DOCUMENT PASSAGE:

>>>>

Study: Generation of connections between protein sequence space and chemical space to enable a predictive model for biocatalysis (DOI: 10.1038/s41586-025-09519-5)
University of Michigan and Carnegie Mellon University researchers have developed a new tool that makes greener chemistry more accessible.
The tool, described in a study supported by the U.S. National Science Foundation and published Oct. 1 in the journal Nature, removes a major barrier to wider adoption of biocatalysis.
Biocatalysts, also called enzymes, are a type of protein that have evolved to perform chemistry that can be complex and incredibly efficient-typically in water and at room temperature-removing the need for toxic or expensive chemical reagents to run reactions. But they are also highly selective, meaning that they are specialized to work with the specific starting compounds, or substrates, they interact with in their natural environment.
To capitalize on the power of biocatalysts in the lab, though, chemists need to know what other substrates a protein can work with and, more precisely, which enzymes will work with their desired substrate.
"Biocatalysis offers a more sustainable way to build molecules, and it can also give us access to molecules that we couldn't build using traditional chemical methods," said Alison Narayan, professor of chemistry in the U-M College of Literature, Sciences, and the Arts and research professor at the Life Sciences Institute. "But most of the known substrates for these biocatalysts come from nature, which is just a very small subset of the molecules that chemists work with."

<<<<

PROBLEMS TO SOLVE:
1/ Answer these questions using the biocatalysis passage:
(a) In which journal was the study published, and on what date?
(b) Under what conditions do enzymes typically carry out their chemistry?
(c) Where do most of the known substrates for biocatalysts come from?
2/ Give again the part of the biocatalysis passage starting with "The tool, described" and going on through "their desired substrate.".
3/ Sum up the biocatalysis passage in two sentences.

GIVEN ENTRIES:
>>>>

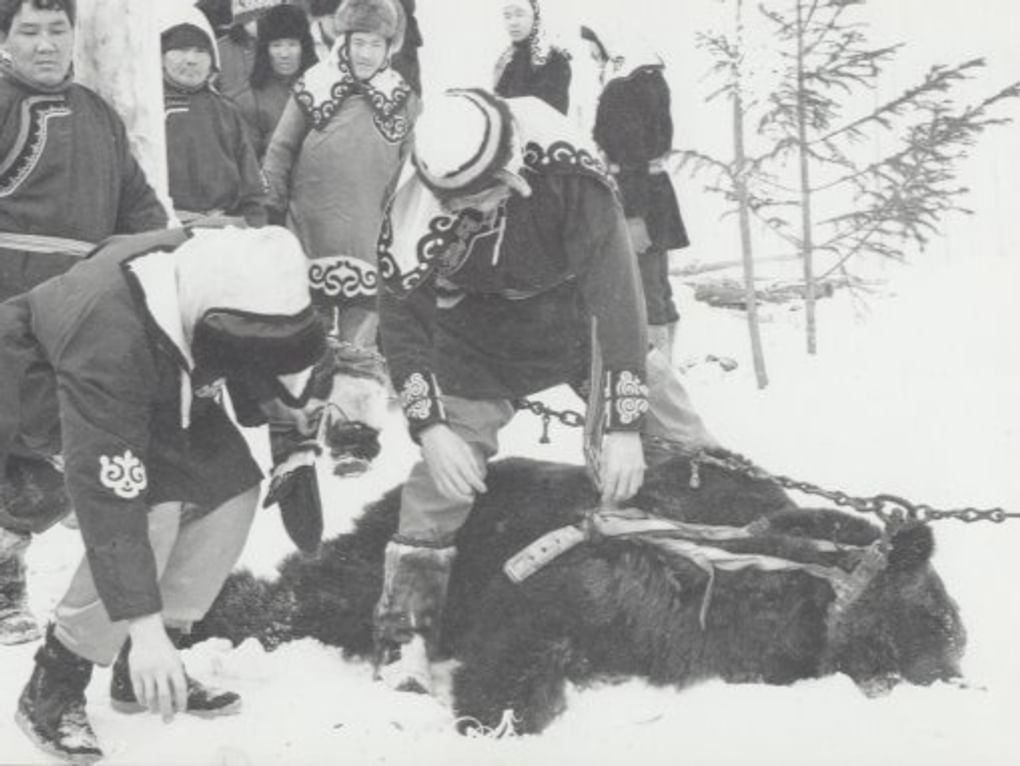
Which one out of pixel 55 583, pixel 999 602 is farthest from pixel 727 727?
pixel 55 583

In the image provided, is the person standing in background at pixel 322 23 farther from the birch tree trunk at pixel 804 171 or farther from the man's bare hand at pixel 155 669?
the man's bare hand at pixel 155 669

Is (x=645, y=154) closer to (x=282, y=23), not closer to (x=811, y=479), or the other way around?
(x=282, y=23)

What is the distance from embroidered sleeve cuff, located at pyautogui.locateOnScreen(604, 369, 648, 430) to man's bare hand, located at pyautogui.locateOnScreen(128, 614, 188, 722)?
969 mm

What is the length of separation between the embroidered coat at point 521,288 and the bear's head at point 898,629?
551 millimetres

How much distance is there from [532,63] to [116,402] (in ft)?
13.0

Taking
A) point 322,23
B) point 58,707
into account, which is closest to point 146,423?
point 58,707

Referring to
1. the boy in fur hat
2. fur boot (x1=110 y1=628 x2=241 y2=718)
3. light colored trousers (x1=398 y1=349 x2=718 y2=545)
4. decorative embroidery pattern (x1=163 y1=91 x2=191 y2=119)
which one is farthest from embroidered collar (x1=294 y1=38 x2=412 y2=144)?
fur boot (x1=110 y1=628 x2=241 y2=718)

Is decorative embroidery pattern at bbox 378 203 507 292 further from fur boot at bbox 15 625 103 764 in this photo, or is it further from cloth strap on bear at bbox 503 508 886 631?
fur boot at bbox 15 625 103 764

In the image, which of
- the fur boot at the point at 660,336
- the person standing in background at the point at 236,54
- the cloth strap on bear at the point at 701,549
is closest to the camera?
the cloth strap on bear at the point at 701,549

<<<<

ANSWERS TO THE EXERCISES:
1/
(a) Nature, on Oct. 1.
(b) Typically in water and at room temperature.
(c) From nature.

2/
The tool, described in a study supported by the U.S. National Science Foundation and published Oct. 1 in the journal Nature, removes a major barrier to wider adoption of biocatalysis.
Biocatalysts, also called enzymes, are a type of protein that have evolved to perform chemistry that can be complex and incredibly efficient-typically in water and at room temperature-removing the need for toxic or expensive chemical reagents to run reactions. But they are also highly selective, meaning that they are specialized to work with the specific starting compounds, or substrates, they interact with in their natural environment.
To capitalize on the power of biocatalysts in the lab, though, chemists need to know what other substrates a protein can work with and, more precisely, which enzymes will work with their desired substrate.

3/ University of Michigan and Carnegie Mellon University researchers have developed a tool, described in a study published in Nature, that removes a major barrier to wider adoption of biocatalysis. Enzymes can carry out efficient chemistry in water at room temperature without toxic or expensive reagents, but they are highly selective, so chemists need to know which enzymes will work with their desired substrate.